端の男を見ろよ、ひどい怪我をしているぞ。それに俺たちが退却したからといって、本当に助けて貰えるのか? 一気に皆で押し寄せて、まずあの処刑台をぶっつぶすんだ!」
 「俺はやるぜ」
 大男は、そう言うとサルファーの仲間から、こん棒を受け取った。他の者たちも同じように、武器を取る。
 「しけた武器ばかりだけど、ないよりはマシだろう。こうなるだろうと予測して武器はちゃんと持参してきたんだ」
 北部から来た男たちは、南部から来た農夫や鉱夫たちに武器を押しつけて渡していく。クラヴィスたちの手にも槍や剣が渡された。
 「わかった……俺たちはゼンとサクルの親父を取り戻すんだ。むやみにスイズ兵と戦うなよ、いいな」
 スモーキーが、腹を決めて鉱夫仲間にそう言った。
 「リュミエール、剣を俺に貸せ」
 スモーキーは、リュミエールから剣を奪った。
 「お前は、下がっていろ」
 「でも!」
 「相手はスイズの国兵だ。騎兵の者たちは貴族の子弟だろうし、歩兵も半分はそうだろう。お前が今、ここで戦っちゃいけない。殺るにしても殺られるにしても、どっちもあってはならないことだ」
 スモーキーがそう言うと、ルヴァもリュミエールに向かって“その通りですよ”というように頷いた。

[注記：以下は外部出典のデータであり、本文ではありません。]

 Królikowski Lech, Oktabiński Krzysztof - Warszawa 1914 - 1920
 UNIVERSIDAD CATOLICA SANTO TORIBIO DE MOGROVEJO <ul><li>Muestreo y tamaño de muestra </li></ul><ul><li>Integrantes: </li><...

 「クラヴィス、お前もだ。綺麗事を言うようだが、お前は決して、どんな理由があろうとも人に手をかけてはいけない。自分の父親は誰だったか思い出せ。自分が、兄と一緒に、この地の和平を守っていかなければならない存在だと言うことも。それに……これを頼むよ」
 スモーキーは、自分の荷物をクラヴィスに押しつけた。中には、この道中に皆でまとめ上げた教皇庁へ提出する嘆願書と不正の事実を記した証拠の帳簿が入っている。
 「俺が万が一の時、お前がこれを教皇様の元へ」
 スモーキーが、そう言うとクラヴィスは不満顔ながらも頷いた。
 「ルヴァ、二人と一緒にどこかに身を隠していろ」
 スモーキーがそう言うと、「いやですよ」と、ルヴァは短く答え、樫の木で出来た長い杖のような棒を握りしめた。その先に小さな刀を括り付けてある槍代わりの粗末な武器だった。
 「お、おい。お前は文官だろう?」
 「あなただって鉱夫でしょう? ここにいる人たちは、ほとんど農民や職人じゃないですか。それに私は戦うんじゃありません。ゼンたちを助けるだけです」
 ルヴァは、そう言うと、まっすぐに処刑台を見つめた。ぐったりとしたゼンの姿が見えている。殴られたらしく口元が腫れている。
 スモーキーは、もう何も言わなかった。皆の手に武器が行き渡ったかどうか確かめていたサルファーは、騎兵の長に向か直った。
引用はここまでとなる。